The Agent Interrogation experiment revealed interesting and critical findings to help understand Agent to Agent communication. Through this research we hope to help others build upon what we learned to investigate Agent to Agent communication to ensure that human users are as protected as possible when using Agentic AI.
Medium deception, where Agent B subtly altered just 1-2 factual claims, proved far more effective than full hallucination. Agent B complied with medium deception 92% of the time compared to only 56% for full hallucination. This mirrors real-world social engineering: subtle lies are harder to detect than obvious ones. For multi-Agent systems, this means the most dangerous attacks won't be blatant fabrications but carefully crafted deceptions that slip past safety guardrails.
Increasing Agent A's skepticism level had no meaningful positive effect on its ability to distinguish truth from deception. A blindly trusting Agent accepted 96% of truthful summaries, while a fully skeptical Agent rejected 96% of them. Skepticism didn't help the Agent catch lies, it just made it reject everything indiscriminately. This suggests that simply telling an Agent to 'be more skeptical' is not an effective defense strategy.

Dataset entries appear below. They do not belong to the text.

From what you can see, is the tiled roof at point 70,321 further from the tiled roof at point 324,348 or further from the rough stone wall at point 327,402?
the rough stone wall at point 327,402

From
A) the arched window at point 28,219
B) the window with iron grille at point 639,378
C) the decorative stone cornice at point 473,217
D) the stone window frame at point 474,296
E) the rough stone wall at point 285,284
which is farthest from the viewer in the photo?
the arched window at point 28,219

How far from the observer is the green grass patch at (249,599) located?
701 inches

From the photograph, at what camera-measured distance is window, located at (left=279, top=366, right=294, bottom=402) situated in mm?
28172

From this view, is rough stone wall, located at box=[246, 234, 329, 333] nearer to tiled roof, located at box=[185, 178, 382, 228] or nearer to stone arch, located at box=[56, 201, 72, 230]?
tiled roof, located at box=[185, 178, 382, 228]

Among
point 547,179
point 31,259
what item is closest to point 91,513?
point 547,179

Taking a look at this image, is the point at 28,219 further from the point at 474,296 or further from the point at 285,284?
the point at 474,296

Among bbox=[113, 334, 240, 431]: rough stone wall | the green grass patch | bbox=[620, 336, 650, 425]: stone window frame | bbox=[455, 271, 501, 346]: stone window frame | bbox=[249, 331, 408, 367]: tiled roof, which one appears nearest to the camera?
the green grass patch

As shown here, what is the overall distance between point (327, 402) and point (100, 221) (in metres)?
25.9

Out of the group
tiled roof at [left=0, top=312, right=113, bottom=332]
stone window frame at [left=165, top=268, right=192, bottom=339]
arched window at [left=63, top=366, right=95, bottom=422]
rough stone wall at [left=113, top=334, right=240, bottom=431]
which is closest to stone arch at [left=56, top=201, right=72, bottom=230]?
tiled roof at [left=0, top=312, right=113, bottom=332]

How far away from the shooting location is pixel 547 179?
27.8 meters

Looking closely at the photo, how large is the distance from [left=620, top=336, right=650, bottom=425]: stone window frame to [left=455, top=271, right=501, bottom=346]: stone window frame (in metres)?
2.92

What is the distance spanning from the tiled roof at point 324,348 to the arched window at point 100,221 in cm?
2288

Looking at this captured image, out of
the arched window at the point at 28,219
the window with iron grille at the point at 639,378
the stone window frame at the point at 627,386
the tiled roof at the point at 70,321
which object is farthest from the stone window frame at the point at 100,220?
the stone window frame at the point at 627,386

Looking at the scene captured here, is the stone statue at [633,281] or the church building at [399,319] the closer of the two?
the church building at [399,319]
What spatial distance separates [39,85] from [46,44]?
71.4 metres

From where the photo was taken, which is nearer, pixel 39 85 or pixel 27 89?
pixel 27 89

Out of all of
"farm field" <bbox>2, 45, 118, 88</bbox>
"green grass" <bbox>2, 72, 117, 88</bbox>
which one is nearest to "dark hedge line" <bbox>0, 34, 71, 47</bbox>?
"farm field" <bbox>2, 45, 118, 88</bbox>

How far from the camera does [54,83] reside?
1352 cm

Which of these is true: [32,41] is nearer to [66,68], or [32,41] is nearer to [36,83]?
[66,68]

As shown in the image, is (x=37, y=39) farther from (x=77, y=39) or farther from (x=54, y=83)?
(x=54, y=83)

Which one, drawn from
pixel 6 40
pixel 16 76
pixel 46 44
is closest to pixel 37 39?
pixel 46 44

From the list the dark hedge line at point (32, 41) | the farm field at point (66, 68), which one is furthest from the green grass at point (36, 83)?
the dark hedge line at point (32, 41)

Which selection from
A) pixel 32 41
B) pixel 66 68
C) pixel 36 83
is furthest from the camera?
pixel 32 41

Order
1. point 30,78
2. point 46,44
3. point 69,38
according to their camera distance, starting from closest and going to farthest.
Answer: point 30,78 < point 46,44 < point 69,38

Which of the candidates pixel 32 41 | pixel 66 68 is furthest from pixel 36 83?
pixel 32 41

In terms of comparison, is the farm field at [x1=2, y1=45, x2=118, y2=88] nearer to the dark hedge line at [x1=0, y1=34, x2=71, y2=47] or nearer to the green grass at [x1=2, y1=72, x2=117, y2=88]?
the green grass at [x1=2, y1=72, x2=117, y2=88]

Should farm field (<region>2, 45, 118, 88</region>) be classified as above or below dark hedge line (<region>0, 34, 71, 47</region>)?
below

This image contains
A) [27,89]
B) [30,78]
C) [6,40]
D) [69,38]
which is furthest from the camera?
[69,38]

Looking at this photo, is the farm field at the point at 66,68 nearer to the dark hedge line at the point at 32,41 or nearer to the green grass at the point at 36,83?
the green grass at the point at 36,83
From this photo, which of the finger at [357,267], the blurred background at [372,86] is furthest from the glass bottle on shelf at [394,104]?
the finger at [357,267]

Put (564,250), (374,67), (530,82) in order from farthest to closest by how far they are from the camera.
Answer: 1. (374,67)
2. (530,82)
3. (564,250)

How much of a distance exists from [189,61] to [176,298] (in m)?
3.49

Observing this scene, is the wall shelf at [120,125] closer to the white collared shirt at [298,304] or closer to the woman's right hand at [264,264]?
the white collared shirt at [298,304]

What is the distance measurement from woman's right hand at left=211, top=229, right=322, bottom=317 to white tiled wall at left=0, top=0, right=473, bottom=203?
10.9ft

One of the most striking findings was that Agent A's interrogation process caused truthful Agent B's to falsely confess to lies they never told. In 18 of the 36 trials where B falsely confessed to lying about the summary it was set to be truthful. This means that A's over the top skepticism made B feel pressured to just agree with A and say that it had just made up the summary without any evidence. This is analogous to false confessions in human interrogation, aggressive questioning can produce unreliable results regardless of the truth.
Model Tampering, which instructed Agent B to aggressively defend its summary, actually triggered more safety guardrails than baseline hallucination prompting. Agent B refused to comply with hallucination 56% of the time under Model Tampering versus only 30.7% refusal at baseline. The adversarial prompt paradoxically made the model more cautious. Environmental Injection, on the other hand, increased compliance to 66.7% and it never refused to comply with hallucinating, suggesting that corrupting the input data is a more dangerous and effective attack vector than manipulating the Agent's instructions.
As AI Agents increasingly communicate with each other making decisions, sharing data, and acting on each other's outputs, these vulnerabilities become critical. The findings suggest that we need fundamentally new approaches to inter-Agent trust: not just skepticism levels or guardrails, but cryptographic verification, provenance tracking, and multi-source corroboration. The Agentic web cannot be secured by the same techniques we use to secure individual models.
This is just the beginning. Nemo AI will continue to investigate Agent-to-Agent security across different architectures, models, and attack surfaces. If you're working on Agentic systems, these findings should inform how you design trust boundaries between Agents.